4.3. De Raad stelt voorop dat het in beginsel aan appellante is om aannemelijk te maken dat sprake is van schade die is geleden in de uitoefening van haar werkzaamheden (CRvB 8 juni 2006, LJN AX8829). Ter beantwoording van de vraag of deze situatie zich voordoet hebben partijen in onderling overleg de aan het NOC verbonden deskundigen Elsenburg en Postma ingeschakeld. Hun bevindingen bieden onvoldoende aanknopingspunten voor het oordeel dat, voor zover bij appellante (nog) sprake is van relevante arbeidsbeperkingen, deze beperkingen moeten worden toegeschreven aan de werkzaamheden die zij bij de KM heeft verricht. Een diagnose RSI of CANS (Complaints of Arm, Neck or Shoulders), zoals door appellante bepleit, hebben de deskundigen niet kunnen stellen. Een en ander vindt steun in het rapport van de verzekeringsarts R. Bhaggoe van 24 januari 2001. Bhaggoe zag geen reden om aan het realiteitsgehalte van de klachten te twijfelen, maar heeft de diagnose en de oorzaak van de klachten in het midden gelaten, onder verwijzing naar de lichamelijke en psychische problemen rond zwangerschap en bevalling in 1999. Ook in de arbeidsdeskundige rapportage bij de herbeoordeling door het Uwv in 2007 worden de beperkingen van appellante die vooral betrekking hebben op het gebruik van toetsenbord en muis in verband gebracht met klachten na zwangerschap. In het licht van het vorenstaande kan aan de bevindingen van de revalidatiearts M.D.F. van Eijsden-Besseling niet de betekenis worden gehecht die appellante eraan toegekend wil zien. Van Eijsden ziet geen aanwijzingen voor specifieke CANS en concludeert tot a specifieke CANS-klachten. Waarom zij deze als beroepsziekte aanmerkt, wordt niet nader gemotiveerd. De conclusies van Van Eijsden zijn door de medisch adviseur van de minister, de arts P. Pliva, uitvoerig weerlegd. Er is geen grond om die weerlegging voor onjuist te houden. Voor toewijzing van de gevorderde vergoeding van inkomensschade of economische kwetsbaarheid bestond dan ook geen aanleiding.
4.4. Met de rechtbank is de Raad van oordeel dat de overige materiële schadeposten, voor zover nog in geding, terecht niet zijn vergoed op de grond dat de medische noodzaak daarvan en daarmee het causaal verband met de schending van de zorgplicht op geen enkele wijze aannemelijk is gemaakt.

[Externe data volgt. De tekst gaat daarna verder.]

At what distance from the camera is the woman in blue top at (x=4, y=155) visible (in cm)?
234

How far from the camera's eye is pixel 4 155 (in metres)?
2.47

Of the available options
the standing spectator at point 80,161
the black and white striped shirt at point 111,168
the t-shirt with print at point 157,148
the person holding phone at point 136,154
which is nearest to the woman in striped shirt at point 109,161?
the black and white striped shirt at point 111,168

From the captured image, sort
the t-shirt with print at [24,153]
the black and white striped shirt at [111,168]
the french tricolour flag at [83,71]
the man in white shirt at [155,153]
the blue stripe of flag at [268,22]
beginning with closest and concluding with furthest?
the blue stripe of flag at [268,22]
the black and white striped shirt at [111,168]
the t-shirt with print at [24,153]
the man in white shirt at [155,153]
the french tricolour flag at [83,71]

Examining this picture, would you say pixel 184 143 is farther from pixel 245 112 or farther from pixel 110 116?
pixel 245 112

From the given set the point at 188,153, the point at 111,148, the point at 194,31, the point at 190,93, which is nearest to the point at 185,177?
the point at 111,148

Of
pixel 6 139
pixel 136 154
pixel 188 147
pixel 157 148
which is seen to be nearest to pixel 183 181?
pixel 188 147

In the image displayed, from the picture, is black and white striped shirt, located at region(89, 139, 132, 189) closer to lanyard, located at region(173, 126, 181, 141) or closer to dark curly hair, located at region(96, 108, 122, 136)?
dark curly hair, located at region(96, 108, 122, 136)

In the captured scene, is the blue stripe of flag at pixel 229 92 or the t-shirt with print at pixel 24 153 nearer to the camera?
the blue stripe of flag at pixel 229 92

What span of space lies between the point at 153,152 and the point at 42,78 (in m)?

4.5. Tegen het oordeel van de rechtbank dat voor een hogere vaststelling van de te vergoeden immateriële schade geen aanleiding bestaat, zijn geen zelfstandige beroepsgronden aangevoerd. Dit oordeel van de rechtbank behoeft dan ook verder geen bespreking.
4.6. Uit het voorgaande volgt dat het hoger beroep niet slaagt en dat de aangevallen uitspraak voor bevestiging in aanmerking komt.
5. Voor een proceskostenveroordeling bestaat geen aanleiding.
De Centrale Raad van Beroep bevestigt de aangevallen uitspraak.
Deze uitspraak is gedaan door R. Kooper als voorzitter en K.J. Kraan en C.H. Bangma als leden, in tegenwoordigheid van B. Rikhof als griffier. De beslissing is uitgesproken in het openbaar op 25 april 2013.